Your Freedom Is in Your Unpredictability
Jacob Collier's claim that human freedom in an AI world lives in unpredictability, applied to everyday AI-assisted writing.
Jacob Collier is a musician. A harmonist, specifically, which is a word he uses for himself. In a 39-second YouTube Short last week that I watched as I doom scrolled, he said something I've been chewing on.
"In a world of AI, your freedom is in your unpredictability."
His reasoning: large language models are trained to do the most predictable thing next. That's the whole point. Humans are differentiated, among many other things, by being inefficient. The things most meaningful to us aren't always the most predictable ones. So as a musician, one of his greatest joys is taking a melody and doing the most unexpected thing with it. "Whatever you think I'm going to do, I'm going to do the opposite of that."
The model drafts the average
When I ask Claude to write an email, it writes the email a median professional would write. When I ask it to draft a recommendation, it produces the recommendation a competent consultant would produce. That makes sense. It was trained on billions of examples of competent professional writing and is optimizing for the most probable next token.
If I send that draft as-is, I've shipped the average. I've contributed nothing that wasn't already implicit in the training data.

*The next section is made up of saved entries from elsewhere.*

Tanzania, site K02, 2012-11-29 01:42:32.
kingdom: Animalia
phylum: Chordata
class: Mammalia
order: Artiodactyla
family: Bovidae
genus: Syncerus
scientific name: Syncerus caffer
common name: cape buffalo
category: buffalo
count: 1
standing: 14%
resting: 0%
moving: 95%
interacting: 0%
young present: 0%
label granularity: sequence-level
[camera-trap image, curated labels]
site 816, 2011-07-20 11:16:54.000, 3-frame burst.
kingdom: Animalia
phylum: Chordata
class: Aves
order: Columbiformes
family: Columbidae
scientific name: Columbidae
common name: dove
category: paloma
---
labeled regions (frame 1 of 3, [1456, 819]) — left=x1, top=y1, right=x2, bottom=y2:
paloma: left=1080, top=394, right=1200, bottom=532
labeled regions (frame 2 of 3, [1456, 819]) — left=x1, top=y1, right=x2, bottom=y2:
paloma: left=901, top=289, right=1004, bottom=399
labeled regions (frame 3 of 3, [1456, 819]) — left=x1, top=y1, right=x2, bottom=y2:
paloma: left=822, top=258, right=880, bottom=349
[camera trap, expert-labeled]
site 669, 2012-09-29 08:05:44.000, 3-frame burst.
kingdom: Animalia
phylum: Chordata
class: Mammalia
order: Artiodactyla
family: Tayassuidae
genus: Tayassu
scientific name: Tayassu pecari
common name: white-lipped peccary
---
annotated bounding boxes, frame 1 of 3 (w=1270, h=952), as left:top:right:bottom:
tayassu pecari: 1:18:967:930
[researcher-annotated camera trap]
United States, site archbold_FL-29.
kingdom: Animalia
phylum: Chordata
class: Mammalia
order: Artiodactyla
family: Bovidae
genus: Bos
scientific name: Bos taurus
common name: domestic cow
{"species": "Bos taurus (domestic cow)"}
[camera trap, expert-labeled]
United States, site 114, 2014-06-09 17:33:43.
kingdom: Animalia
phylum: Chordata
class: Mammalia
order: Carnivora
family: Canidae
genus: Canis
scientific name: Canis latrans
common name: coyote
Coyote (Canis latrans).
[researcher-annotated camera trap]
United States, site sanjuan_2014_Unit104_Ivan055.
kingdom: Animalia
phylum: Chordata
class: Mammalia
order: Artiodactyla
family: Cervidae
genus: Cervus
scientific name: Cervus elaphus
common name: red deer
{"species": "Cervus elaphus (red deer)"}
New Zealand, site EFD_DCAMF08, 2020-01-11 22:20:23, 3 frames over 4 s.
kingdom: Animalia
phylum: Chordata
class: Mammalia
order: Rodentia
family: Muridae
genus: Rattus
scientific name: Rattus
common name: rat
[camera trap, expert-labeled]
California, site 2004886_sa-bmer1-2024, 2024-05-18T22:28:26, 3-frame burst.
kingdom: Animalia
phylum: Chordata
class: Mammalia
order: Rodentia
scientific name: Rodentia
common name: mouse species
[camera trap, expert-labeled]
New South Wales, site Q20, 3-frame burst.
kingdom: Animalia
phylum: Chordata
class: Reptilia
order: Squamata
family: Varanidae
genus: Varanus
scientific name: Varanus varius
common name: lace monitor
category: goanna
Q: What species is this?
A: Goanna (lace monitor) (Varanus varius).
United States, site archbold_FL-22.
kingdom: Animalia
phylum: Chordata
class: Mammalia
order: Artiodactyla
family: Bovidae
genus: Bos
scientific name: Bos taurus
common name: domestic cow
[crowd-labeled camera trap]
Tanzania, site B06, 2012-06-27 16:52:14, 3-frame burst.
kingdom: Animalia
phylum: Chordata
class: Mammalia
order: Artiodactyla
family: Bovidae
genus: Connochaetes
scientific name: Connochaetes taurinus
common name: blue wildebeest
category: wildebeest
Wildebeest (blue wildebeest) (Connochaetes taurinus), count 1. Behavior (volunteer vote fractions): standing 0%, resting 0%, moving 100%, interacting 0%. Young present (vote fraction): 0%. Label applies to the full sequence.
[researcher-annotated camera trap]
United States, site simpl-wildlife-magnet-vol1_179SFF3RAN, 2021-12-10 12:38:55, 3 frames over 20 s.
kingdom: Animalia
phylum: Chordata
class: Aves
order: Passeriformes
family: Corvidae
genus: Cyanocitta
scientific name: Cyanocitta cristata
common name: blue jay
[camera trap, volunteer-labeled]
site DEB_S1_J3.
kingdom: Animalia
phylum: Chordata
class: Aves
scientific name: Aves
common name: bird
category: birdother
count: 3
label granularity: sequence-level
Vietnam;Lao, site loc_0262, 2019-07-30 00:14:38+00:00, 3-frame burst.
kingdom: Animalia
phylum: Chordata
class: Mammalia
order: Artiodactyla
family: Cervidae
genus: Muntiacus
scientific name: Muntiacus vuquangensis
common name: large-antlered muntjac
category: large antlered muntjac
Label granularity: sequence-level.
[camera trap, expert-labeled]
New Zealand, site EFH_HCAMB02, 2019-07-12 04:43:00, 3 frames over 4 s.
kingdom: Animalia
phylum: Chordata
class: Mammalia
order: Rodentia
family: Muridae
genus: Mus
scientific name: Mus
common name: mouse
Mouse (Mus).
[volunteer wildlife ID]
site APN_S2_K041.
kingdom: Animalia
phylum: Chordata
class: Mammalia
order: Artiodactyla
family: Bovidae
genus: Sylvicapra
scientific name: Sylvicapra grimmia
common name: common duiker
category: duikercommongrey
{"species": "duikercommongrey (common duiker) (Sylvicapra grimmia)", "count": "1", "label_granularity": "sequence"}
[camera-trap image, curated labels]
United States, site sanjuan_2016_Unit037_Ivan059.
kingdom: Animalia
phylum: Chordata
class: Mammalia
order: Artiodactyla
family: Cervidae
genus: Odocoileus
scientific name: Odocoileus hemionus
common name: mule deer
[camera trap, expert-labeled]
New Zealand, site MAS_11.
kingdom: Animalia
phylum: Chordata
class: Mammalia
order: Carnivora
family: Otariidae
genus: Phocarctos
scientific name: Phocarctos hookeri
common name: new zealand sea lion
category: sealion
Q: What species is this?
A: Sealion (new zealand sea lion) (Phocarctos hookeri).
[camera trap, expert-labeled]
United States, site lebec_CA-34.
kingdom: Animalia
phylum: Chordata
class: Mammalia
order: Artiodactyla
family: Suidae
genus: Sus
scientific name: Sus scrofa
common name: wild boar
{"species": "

The value I add is the deviation. The word the model wouldn't have picked. The framing that runs against what the reader expects. The section I cut that the model would've kept, or the tangent I kept that the model would've smoothed away. The irreverence, in Collier's word, which I had to google the definition for btw.
Lately I've started thinking of the model as a mirror for convention. Its output tells me what the expected move is. My job is to decide whether the expected move is the right one, and if not, to diverge from it on purpose.
The part Collier left out
Collier's advice only works if you already know what the expected move is. He isn't random. He's a trained musician who's spent his life learning the conventions he's choosing to break. His irreverence lands because it's informed.
Most people using AI at work don't have that foundation in whatever they're asking it to do. Imagine it's your first time writing a performance review as a new manager. You've never read one end-to-end; you have a vague sense they include strengths, growth areas, and goals, but you don't know what weight each section carries or what phrasings tip from honest into career-limiting. You ask whatever AI you're using to write you a draft. It has all the expected sections, professional tone, balanced feedback. It reads fine to you, because you have no basis for comparison. You submit it. Your direct report reads it as generic corporate mush, and you can't tell they're right.
This lines up with something I wrote about vibe coding. AI lowers the typing barrier, not the thinking one. People with craft use AI and move further faster because they can tell when the model cuts a corner. People without it produce more work that looks finished and is subtly wrong (aka slop).
The Collier version of the pattern: divergence only works if you know what you're diverging from. Put plainly: if you've never written a good performance review, you can't recognize when the model gave you a mediocre one.
How I use it differently now
I treat AI output as a hypothesis about what the average answer looks like. That's changed how I work with it. It gives me something to push against.
It also makes me skeptical of the framing that says AI "democratizes" writing or strategy or design. It democratizes the average version of those things. The valuable work is the informed deviation from the average, and that part is still rare.
Collier is right that your freedom is in your unpredictability. Which leaves the harder question: how does anyone build the craft, when AI is there to fill in for the reps they haven't done?
A senior consultant with AI moves faster and ships more polished work than they could alone, because they can tell when the model cut a corner. A junior analyst fresh out of college with the same tool produces slop and doesn't know it, because they've never seen what good looks like without the tool doing it for them. It's like handing a graphing calculator to an elementary kid before they've learned arithmetic. They get right answers without ever building the mental model that makes those answers meaningful.